Explore the material —
1 - In the article on Marxists and the Scottish Socialist Party, what share of the vote did the SSP win in Glasgow in the 2003 Scottish Parliament elections?
2 - Pick up the article on Marxists and the Scottish Socialist Party after its final sentence and write the next part.

··· Study text

Marxists and the workers' party - Lessons from the SSP

Submitted by Anon on 23 March, 2004 - 8:10

By Martin Thomas

In the last issue of Solidarity I argued that Marxists must both fight to "reclaim the Labour Party" (to the limited extent that such a thing is possible) and "build a new party". These are not two alternative lines of action, but two necessary and complementary aspects of a coherent strategy.

But doesn't the experience of the Scottish Socialist Party (SSP) prove me wrong? For a decade now the SSP and its predecessors have dismissed all efforts to mobilise the Labour-affiliated unions within the Labour structures, and focused exclusively on "building a new party".

In the 2003 elections to the Scottish Parliament, the SSP's lists got 7.7% of the vote across Scotland, and six members elected. They had 15% of the vote in Glasgow. The SSP's vote has increased fairly steadily over the years, and SSP membership has risen from 400 when it was launched in 1998 to about three thousand today.

The SSP has acquired sufficient profile in the working class that the Scottish committee and several Scottish branches of the rail union RMT have affiliated to the SSP, with at least passive consent from the RMT membership.

The SSP's experience does prove the case against Labour submarinism. It refutes with hard facts the weary argument that nothing but sectarian stunts can be attempted outside the Labour Party, and that socialists must just burrow in the half-deserted wards and constituencies and wait for the masses to come their way.

It also proves the merits of building a party with a relatively broad, civilised, and open regime. The SSP is not ideally democratic. It carries very limited debate in its press, much more limited than the AWL or the French LCR.

Still, the SSP does give house room to at least five minority platforms (pro-SWP, pro-SP, pro-AWL, "Workers' Unity Platform", and "Scottish Republican Socialist Platform"). It is qualitatively more open than the other relatively big organisations of the British far left over the last 30 years, the SWP, the Socialist Party/ Militant, and the now defunct WRP.

The SSP's road, however, is not a highway leading straight from here all the way to a mass workers' party and revolution. It has severe limitations. Moreover, it is not a "model" which can be adopted and implemented at will by any group of socialists in England frustrated by their current conditions.

The SSP's initiators and leaders come from what was the Militant Tendency in the Labour Party and is today, in England and Wales, the Socialist Party.

Up to the early 1980s, the Militant Tendency was a long-standing but dim presence on the activist left in Britain. It toiled in the constituency Labour Parties, which were much livelier then than now but far from red-hot, pushing general resolutions for "the nationalisation of the top 200 monopolies", selling papers, recruiting activists, remaining snooty about anything radical on the streets.

······
··· Dataset content

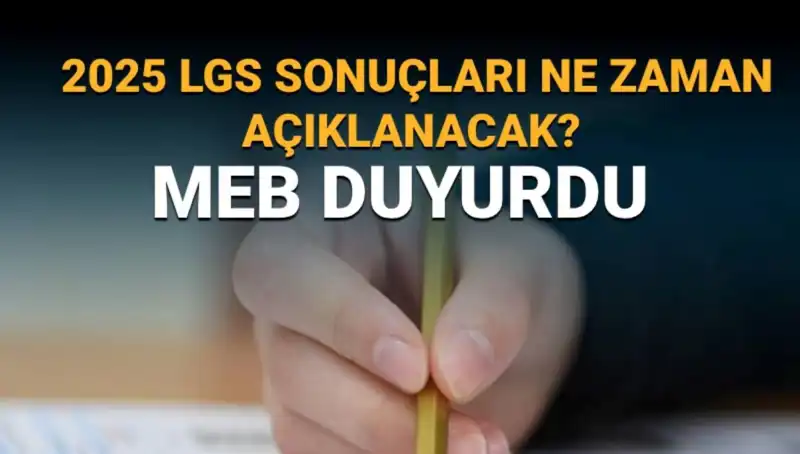 2025 LGS Sonuçlarının Açıklanacağı Tarih Belli Oldu!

······

Per-task answers —
1 - 15%

2 -
By a strange quirk of history, it had had control of the official Labour Party youth movement since 1970. It ran it staidly, creating the first youth movement in Labour's history not to clash with the bureaucracy. Nevertheless, bit by bit, by cautious but roughly Marxist propaganda, it assembled a body of young activists.

Its staidness probably helped in some ways, giving it stability, and enabling it to build up a strong network in the trade unions when the more dynamic SWP and WRP were dispersing theirs through erratic zigzags.

In 1982-3 Militant had a sudden stroke of luck. 1979-82 had seen the biggest upsurge of the Labour left for decades. The Rank and File Mobilising Committee which united the left in that period was initiated by Socialist Organiser, a forerunner of Solidarity. Militant was part of that left, but a fairly passive part.

The Labour leadership decided to start a drive to intimidate the broader Labour left by purging Militant. It botched it. Militant emerged with scarcely anyone expelled and its fame and credit much enhanced by vast media coverage describing it as the dynamo of the left.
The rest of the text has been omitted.